Thanks, Your Holiness..?

The Pope says he's cool with homosexuality. Not with anyone actually doing anything about being gay, all that icky holding hands and kissing and such, but with them having those thoughts, urges, and presumably loves. By implication, also a whole load of loves, thoughts, urges of bi people too: the pronouncements of most religous organisations on sexuality tend to be deludedly black-and-white.

It's not magnificent. Compared to where the Catholic Church was a week ago, it is a welcome improvement, but for compairson I think it only takes us to something like where the Anglicans were about two decades ago: love the sinner, hate the sin. Two decades down the line, that's still Condemn The Marriage.

Now, I'm not at all convinced that there is any sin involved, even if we were to take their movement's texts as some kind of authority, which I suppose as Pope or Archbishop you probably are expected to do. But hey, it's less sinful. If you fall in love with someone of the same sex for the first time today, congratulations: you just dodged an afterlife bullet.
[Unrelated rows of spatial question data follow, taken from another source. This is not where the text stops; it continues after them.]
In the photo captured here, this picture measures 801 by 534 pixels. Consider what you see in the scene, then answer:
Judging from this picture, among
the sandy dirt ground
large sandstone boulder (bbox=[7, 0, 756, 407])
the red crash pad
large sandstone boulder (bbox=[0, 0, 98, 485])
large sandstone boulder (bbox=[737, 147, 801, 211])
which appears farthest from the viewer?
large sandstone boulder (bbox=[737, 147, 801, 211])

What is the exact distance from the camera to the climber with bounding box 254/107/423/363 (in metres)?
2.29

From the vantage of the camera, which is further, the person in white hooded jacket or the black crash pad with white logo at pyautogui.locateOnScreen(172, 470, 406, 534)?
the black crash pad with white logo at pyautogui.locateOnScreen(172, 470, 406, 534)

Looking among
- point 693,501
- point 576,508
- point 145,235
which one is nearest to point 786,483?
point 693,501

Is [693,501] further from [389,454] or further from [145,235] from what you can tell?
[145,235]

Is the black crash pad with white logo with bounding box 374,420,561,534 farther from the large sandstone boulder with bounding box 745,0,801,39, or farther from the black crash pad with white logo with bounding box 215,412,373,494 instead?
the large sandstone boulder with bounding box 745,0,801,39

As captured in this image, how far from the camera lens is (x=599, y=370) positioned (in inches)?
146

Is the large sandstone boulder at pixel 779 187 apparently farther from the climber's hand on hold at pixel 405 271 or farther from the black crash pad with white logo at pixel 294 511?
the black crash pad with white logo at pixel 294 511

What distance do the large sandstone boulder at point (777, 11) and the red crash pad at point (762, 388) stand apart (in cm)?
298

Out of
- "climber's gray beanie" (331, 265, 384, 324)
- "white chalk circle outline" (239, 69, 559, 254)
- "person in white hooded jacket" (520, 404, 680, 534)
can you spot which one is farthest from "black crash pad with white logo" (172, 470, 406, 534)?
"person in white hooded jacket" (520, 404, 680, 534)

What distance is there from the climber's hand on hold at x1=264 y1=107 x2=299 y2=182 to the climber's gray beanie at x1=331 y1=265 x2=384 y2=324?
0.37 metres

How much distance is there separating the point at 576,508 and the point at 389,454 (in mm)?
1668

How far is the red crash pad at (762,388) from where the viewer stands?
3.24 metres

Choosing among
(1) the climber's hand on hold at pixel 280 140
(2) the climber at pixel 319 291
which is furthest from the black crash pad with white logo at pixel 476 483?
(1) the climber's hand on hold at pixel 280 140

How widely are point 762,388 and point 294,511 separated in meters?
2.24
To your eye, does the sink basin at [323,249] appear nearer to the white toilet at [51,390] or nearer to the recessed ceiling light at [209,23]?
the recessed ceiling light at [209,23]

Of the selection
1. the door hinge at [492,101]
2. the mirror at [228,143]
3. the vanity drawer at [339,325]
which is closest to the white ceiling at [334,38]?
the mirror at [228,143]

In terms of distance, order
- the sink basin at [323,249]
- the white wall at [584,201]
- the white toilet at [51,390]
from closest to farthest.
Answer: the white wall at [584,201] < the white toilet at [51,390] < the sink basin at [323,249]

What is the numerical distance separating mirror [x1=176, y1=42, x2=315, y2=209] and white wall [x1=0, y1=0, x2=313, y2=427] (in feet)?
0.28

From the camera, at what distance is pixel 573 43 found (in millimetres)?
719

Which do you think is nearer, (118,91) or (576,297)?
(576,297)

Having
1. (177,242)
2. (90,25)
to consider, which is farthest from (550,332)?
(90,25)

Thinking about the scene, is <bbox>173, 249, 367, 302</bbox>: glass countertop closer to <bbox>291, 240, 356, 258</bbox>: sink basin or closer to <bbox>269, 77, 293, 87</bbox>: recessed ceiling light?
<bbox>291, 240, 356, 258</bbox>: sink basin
It could be a good sign. The new Pope may be about to reveal progressive tendencies over a period of a few years, dragging Catholicism all the way forwards into the... I dunno, 1950s, 60s at a push. Like David Cameron trying to persuade the Conservatives of the benefits of living in the same century as the electorate, even a fiercely modernising Pope would be trying to turn around an oil tanker of conservatism and reactionary values. Maybe he's going to turn out to be a good religious leader for humanity: today he's at the "hug a huskie" stage where it is too soon to say.

Perhaps I'm seeing too much cause for optimism, as also it reminds me a little of how, about 20 years ago, a previous pontiff suddenly declared that masturbation was now OK by his god. It's progress and hope for the future, but it is a Pope merely playing catch-up with most of the faithful and not giving actual leadership.

But let's enjoy a rare moment of hope in the pontiff, even if we can't have faith.